La competenze sul ‘dossier’ idrogeno, e sull’annessa strategia nazionale ancora in fase di definizione, passeranno – come previsto – al nuovo Ministero della Transizione Ecologica guidato dal fisico Roberto Cingolani.

Secondo la bozza del decreto istitutivo – circolata su diverse agenzie e ormai prossima ad essere approvata (forse già oggi nel corso di un Consiglio dei Ministri che dovrebbe affrontare, tra le altre cose, proprio la riorganizzazione di alcuni dicasteri) è scritto infatti che “al Ministero della transizione ecologica sono trasferite le funzioni esercitate dal Ministero dello sviluppo economico in materia di politica energetica, ferme restando le competenze in materia di liberalizzazione e concorrenza dei mercati e sicurezza degli approvvigionamenti di energia”.

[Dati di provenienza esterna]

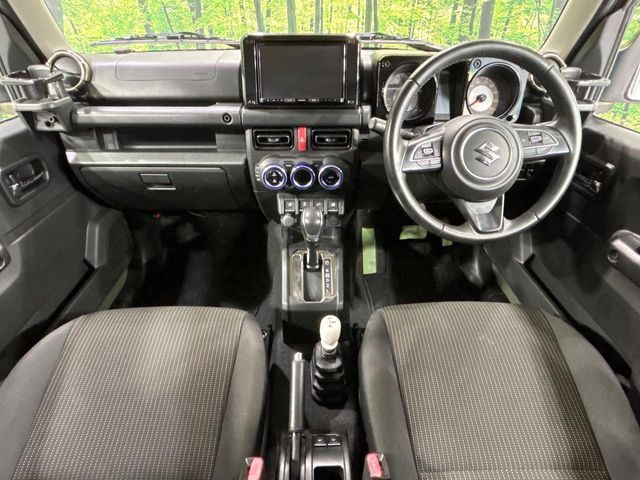 SUZUKI JIMNY SIERRA 2019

A ‘migrare’ verso la nuova struttura governativa dovrebbero essere tutte le competenze legate in qualche modo agli argomenti affrontati dal Pniec, il Piano nazionale integrato energia e clima (la cui attuale versione, stilata nel 2019, dovrà peraltro essere aggiornata entro il 2022), ovvero – nel dettaglio – “rinnovabili, decarbonizzazione, efficienza energetica, ricerca e nuove tecnologie energetiche clean, mobilità sostenibile, piano idrogeno e strategie di settore, decommissioning nucleare, transizione sostenibile delle attività di ricerca e produzione di idrocarburi”.

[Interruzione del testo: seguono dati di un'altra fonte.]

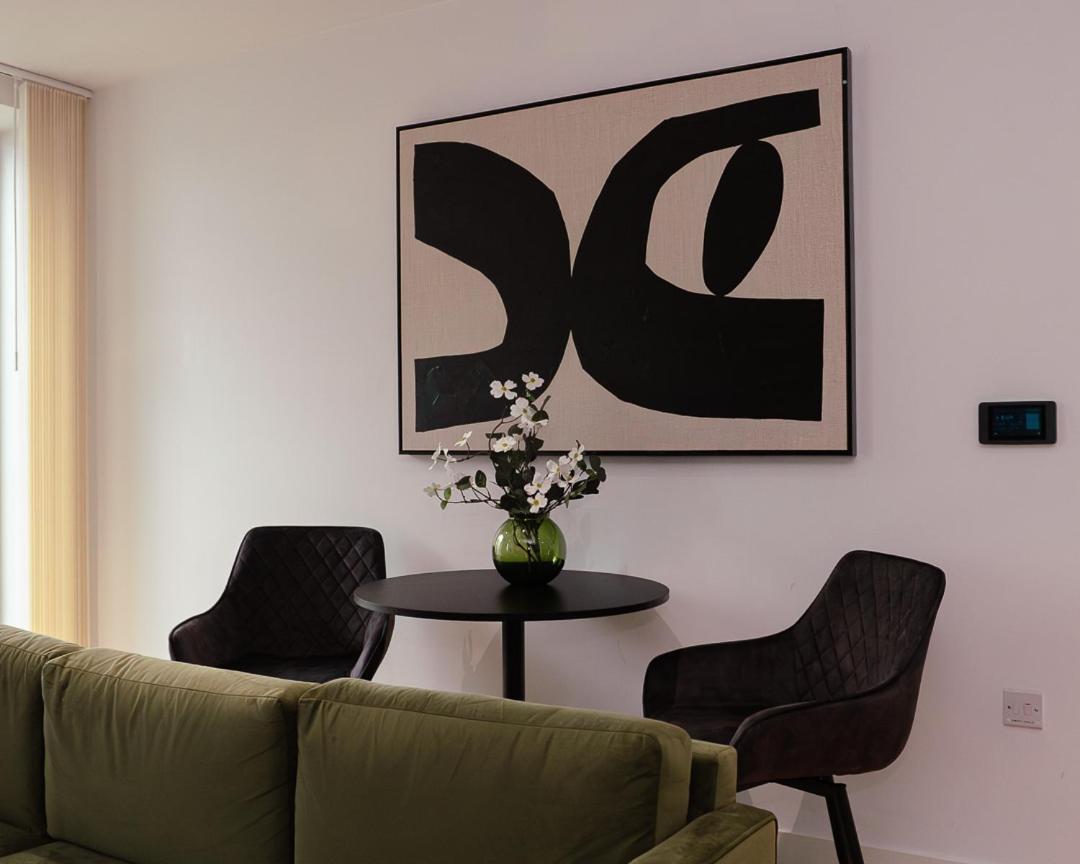 Charming 1Br Apartment In London Eksteriør bilde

Al MISE resteranno soltanto – è scritto ancora nel decreto, sempre secondo le ricostruzioni pubblicate da diversi media nazionali – “le competenze direttamente connesse ad ambiti dell’economia italiana affidati alle più generali competenze del Mise, in cui è prevalente l’interesse pubblico in materia di concorrenza e mercato e quelle di sicurezza fisica delle forniture di energia”.

Per poter gestire tutte queste materie, il nuovo dicastero guidato da Cingolani si avvarrà “della direzione generale per le Infrastrutture e la sicurezza dei sistemi energetici e geominerari del ministero dello Sviluppo Economico nonché degli uffici di livello dirigenziale del ministero dello Sviluppo Economico”.